As we were getting closer to the date and we were going through the timeline, I really wanted to have the best light for our portraits (duh) so I was doing everything I could in our timeline to make that happen. I tried every different way I could make it happen, talked to other photographer friends, tried cutting things out and adding them in different orders….nothing was working and it was making me feel like our day was going to be hectic and cramped and that was the LAST thing I wanted. Pretty soon I was talking myself out of the craziness and just realizing that there was no way to get the timeline that I was hoping for and I was just going to have to do the portraits when they seemed to fit and be okay with it…. because I wanted to stick to my guns and not do a first look (which would have alleviated a lot of the stress).
How do you want to feel?
The day comes and I send the timeline to our photographer and he instantly calls me and says are you absolutely SURE you do not want to do a first look.
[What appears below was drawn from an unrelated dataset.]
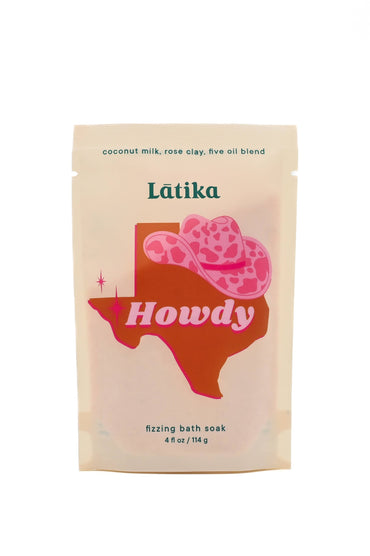 Howdy 🤠 Fizzing Epsom Bath Soak 🛁👢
I told him no, that it really just wasn’t what Dave and I envisioned for our day. So he asked if I could put him on speaker phone to talk to us both about it and if we decided that we still didn’t want to do it after this phone call that he would leave it alone. What he went on to tell us completely changed our vision and how we wanted to FEEL on our wedding day. He started off by telling us the obvious things like we would have more time together on the wedding day, and that we would have more time for portraits of the two of us, but then he went on to really bring us into the day and how things would unfold. He told us that with a traditional ceremony where the bride and groom are seeing each other for the first time, there is so much anticipation and excitement leading up to that moment. That you get down to the end of the aisle and you see all of your guests looking at you and all you can do is lock eyes with each other. You walk down the aisle and you are so excited to be near each other…..this is your WEDDING Day!! So you get to the end and you want to hug and kiss and tell each other how amazing you look and how much you love each other, but what really happens is you have to stand up there for the next 20-30 minutes just holding hands. With a first look you can do ALL those things! You can run to each other, you can embrace each other, twirl each other around – whatever you want to do, because it’s just the two of you!
Can you imagine, just the two of you!
When he told us this both Dave and I lit up like Christmas trees thinking about seeing each other before anyone else was around, being able to embrace each other, cry tears of joy together and really be in that moment with each other before the craziness of the day starts. It really is your quiet moment for the two of you to connect and that’s all we wanted for our day, was to be connected. This completely sold us and we transformed the timeline to be everything we wanted it to be… including a first look.
On the day I can tell you with all honesty that that ‘feeling’ that I wanted walking down the aisle was exactly as I imagined it, even with having done our first look! Dave and I still had our time alone in the beginning of the day, we were relaxed and ready to spend the rest of the day with our loved ones, and Dave was still a sobbing mess when I came down the aisle ;)
I wanted to write this post just as a personal experience, and it is no way saying that a First Look is 100% the way to go. Make your wedding day EXACTLY as you imagine it. Make your plans with how you want to FEEL on that day and not about what everyone else thinks. After all, it is YOUR day!